* _SHORT TASK_
In the passage on electrostatic energy, revise the part that opens with the words "Alternatively, and similar" and closes with "of charged particles.", replacing "dielectric object" with "dielectric body".

* _QUOTED PASSAGE_
——————————

In the closing eight months of my doctoral research program in electrical engineering, I rapidly constructed a new electrostatics framework that may be best described as a "comprehensive electrostatics interactions framework" of charged particles that is most suitable for nanoscale systems. The reason why I claim this framework to be comprehensive is that is a general formulation of the framework of stored electrostatic energy in systems with charges in the presence of dielectric materials. After review of several dozen textbooks on this specific subject, I determined that the textbook by Jackson is the best treatment for its completeness though it is not complete. Instead, Jackson is the only author who appears to intentionally allude to the fact that there is an electrostatic interaction whose associated energy he sets to zero. Thus, Jackson implies that in general this interaction does in fact exist, but for the types of situations of interest to most textbook authors and physics students, the resulting energy is negligible.  The type of situations I'm referring to here are either cases in which the external charges sources of the electric field in which in which Jackson places the dielectric system to be evaluated is made of far more charges than the number of free charges in the system or is a large metallic structure (in which case, the total number of charges is exceedingly numerous). It should come as no surprise that subsequent sections of Jackson's text take up the subject of metallic systems.

Alternatively, and similar in manner to my approach, if Jackson were to treat the case of electrostatic energy stored in a system of free charges and a dielectric object, this energy term would not be zero. From my framework, in fact, the fraction of the total energy stored in the system due to this electrostatic interaction term is as much as one-half, or fifty percent! Why? Because when the system contains a small number of charges, it's the distribution of those charges in space that give rise to complex electric potential surfaces and no longer very-well approximated by the shape of their metal container (cf. parallel plate capacitor). 

Subsequently, this new body of research I've begun is a close look at the geometric symmetry properties of charged particles.

A Scientific Discovery of the Classical Underpinnings of Atomic Structure

Among the theses I compiled for my doctoral dissertation is the discovery of a remarkable connection between the classical electrostatic energetics of electrons constrained to a sphere and the electron structure of atoms as distributed across the entire periodic table. To read more about this, have a look at "Correspondences between the Classical Electrostatic Thomson Problem and Atomic Electronic Structure". If you'd like a great summary of this work, have a look at this giant poster that includes a periodic table of electron energies within each N-electron system.

——————————

* _SUPPLIED DATA_
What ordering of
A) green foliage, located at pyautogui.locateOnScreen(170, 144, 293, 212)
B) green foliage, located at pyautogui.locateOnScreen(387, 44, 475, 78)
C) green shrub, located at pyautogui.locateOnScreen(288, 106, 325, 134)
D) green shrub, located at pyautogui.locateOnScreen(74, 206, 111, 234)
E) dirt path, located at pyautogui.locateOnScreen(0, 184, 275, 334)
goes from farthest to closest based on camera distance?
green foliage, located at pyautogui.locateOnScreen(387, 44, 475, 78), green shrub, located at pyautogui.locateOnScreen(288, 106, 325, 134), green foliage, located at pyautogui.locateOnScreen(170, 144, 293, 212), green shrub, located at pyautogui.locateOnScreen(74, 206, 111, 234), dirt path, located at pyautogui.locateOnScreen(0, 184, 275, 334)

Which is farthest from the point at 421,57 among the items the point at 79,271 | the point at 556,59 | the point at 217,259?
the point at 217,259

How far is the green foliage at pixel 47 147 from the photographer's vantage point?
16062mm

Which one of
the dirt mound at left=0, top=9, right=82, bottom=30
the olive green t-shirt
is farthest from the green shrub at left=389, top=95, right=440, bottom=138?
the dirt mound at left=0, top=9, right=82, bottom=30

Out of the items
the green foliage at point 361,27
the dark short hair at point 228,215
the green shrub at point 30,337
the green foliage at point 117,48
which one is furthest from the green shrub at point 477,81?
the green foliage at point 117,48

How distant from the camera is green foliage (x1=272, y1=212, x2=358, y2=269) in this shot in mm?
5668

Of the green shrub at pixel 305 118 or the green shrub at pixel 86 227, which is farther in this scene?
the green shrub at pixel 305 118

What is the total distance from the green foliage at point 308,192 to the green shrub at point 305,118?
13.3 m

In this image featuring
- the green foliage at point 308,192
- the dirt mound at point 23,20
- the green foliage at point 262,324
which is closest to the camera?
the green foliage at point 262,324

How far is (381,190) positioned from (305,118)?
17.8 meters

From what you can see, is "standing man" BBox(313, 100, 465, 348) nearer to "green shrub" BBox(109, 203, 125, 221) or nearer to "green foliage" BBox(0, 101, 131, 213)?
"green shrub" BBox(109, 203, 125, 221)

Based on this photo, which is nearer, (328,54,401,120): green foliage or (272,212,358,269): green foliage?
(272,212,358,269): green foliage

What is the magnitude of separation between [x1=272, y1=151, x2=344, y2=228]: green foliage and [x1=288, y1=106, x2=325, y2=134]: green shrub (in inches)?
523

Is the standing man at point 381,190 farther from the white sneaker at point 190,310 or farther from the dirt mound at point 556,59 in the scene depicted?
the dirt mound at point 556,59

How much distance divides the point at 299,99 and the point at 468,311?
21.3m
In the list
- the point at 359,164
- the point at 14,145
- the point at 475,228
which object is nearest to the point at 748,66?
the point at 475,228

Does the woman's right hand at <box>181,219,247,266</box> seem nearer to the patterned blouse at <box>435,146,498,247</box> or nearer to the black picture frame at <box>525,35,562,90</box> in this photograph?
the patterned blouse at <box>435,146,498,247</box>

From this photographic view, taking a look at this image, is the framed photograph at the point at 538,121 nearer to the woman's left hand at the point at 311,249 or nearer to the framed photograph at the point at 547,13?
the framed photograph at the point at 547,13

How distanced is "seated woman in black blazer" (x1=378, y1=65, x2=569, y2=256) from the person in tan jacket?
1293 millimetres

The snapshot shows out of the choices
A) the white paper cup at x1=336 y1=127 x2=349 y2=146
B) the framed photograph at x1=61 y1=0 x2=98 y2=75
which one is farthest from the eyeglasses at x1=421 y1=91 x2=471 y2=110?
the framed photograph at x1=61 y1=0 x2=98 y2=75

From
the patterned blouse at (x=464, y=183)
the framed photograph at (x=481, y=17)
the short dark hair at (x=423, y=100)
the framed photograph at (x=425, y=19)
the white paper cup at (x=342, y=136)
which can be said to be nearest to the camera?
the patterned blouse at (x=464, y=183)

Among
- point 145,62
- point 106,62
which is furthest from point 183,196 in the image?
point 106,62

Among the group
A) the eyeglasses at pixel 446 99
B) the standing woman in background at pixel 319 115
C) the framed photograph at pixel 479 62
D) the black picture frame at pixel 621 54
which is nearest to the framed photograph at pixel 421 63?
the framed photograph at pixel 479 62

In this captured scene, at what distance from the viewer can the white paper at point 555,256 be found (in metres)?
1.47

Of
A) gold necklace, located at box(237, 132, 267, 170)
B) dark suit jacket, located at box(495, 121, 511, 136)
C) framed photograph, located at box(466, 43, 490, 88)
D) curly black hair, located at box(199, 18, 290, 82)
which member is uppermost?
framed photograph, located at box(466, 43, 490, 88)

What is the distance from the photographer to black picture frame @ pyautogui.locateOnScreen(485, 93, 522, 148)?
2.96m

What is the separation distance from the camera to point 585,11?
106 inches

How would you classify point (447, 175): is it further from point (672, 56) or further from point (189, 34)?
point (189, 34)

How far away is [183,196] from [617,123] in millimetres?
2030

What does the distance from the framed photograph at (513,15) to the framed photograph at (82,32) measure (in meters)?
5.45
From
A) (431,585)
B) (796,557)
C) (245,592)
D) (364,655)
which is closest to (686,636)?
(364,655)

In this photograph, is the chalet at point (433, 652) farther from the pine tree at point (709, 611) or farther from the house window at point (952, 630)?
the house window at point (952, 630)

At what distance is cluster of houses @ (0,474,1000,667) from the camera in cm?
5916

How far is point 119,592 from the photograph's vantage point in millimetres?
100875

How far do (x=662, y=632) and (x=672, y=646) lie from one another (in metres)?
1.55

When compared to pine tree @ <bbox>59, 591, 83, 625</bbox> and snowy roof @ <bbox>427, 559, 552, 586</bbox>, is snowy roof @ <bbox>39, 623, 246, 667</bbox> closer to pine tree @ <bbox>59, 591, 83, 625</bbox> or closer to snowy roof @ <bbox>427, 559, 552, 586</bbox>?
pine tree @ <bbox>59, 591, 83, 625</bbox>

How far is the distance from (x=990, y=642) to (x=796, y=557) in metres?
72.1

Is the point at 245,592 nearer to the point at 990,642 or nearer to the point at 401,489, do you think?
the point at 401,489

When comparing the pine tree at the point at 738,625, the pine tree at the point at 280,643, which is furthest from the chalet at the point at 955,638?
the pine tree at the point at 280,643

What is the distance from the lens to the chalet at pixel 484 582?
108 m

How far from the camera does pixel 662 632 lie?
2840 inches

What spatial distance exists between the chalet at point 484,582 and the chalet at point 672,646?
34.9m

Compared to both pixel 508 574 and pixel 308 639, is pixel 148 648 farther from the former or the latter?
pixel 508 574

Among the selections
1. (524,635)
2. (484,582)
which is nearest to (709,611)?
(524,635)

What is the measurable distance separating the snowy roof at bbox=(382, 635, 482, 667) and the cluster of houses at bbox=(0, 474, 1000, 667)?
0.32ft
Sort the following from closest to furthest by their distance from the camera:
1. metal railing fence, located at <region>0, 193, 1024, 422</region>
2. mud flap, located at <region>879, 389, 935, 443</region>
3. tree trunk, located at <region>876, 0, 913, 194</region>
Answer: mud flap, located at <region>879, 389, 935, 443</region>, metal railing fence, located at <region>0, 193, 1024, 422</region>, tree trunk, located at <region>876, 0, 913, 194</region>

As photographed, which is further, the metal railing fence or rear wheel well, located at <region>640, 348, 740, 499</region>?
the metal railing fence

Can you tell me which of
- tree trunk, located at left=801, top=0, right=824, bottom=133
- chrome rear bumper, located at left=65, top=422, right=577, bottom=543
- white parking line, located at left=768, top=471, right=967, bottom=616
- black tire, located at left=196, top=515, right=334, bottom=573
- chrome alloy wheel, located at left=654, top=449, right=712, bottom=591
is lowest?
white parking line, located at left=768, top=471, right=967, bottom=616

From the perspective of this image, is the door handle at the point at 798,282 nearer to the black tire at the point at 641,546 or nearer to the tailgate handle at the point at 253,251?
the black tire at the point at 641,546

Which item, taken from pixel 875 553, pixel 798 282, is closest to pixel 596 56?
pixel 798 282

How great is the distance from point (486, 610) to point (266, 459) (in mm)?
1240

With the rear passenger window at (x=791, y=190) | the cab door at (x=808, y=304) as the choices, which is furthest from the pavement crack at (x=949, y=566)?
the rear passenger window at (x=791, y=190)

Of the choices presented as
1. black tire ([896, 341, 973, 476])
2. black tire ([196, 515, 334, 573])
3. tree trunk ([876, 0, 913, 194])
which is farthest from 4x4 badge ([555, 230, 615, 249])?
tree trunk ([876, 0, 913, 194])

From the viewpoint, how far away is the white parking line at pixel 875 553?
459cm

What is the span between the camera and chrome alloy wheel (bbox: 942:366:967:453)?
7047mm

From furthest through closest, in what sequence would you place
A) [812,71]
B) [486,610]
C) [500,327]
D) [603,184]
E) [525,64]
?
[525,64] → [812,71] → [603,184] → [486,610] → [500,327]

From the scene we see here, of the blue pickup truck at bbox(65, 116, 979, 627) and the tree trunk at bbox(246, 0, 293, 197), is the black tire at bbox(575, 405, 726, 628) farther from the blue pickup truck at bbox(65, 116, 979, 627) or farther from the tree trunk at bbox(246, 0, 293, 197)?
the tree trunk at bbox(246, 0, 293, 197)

——————————

* _CORRECT ANSWER_
Alternatively, and similar in manner to my approach, if Jackson were to treat the case of electrostatic energy stored in a system of free charges and a dielectric body, this energy term would not be zero. From my framework, in fact, the fraction of the total energy stored in the system due to this electrostatic interaction term is as much as one-half, or fifty percent! Why? Because when the system contains a small number of charges, it's the distribution of those charges in space that give rise to complex electric potential surfaces and no longer very-well approximated by the shape of their metal container (cf. parallel plate capacitor). 

Subsequently, this new body of research I've begun is a close look at the geometric symmetry properties of charged particles.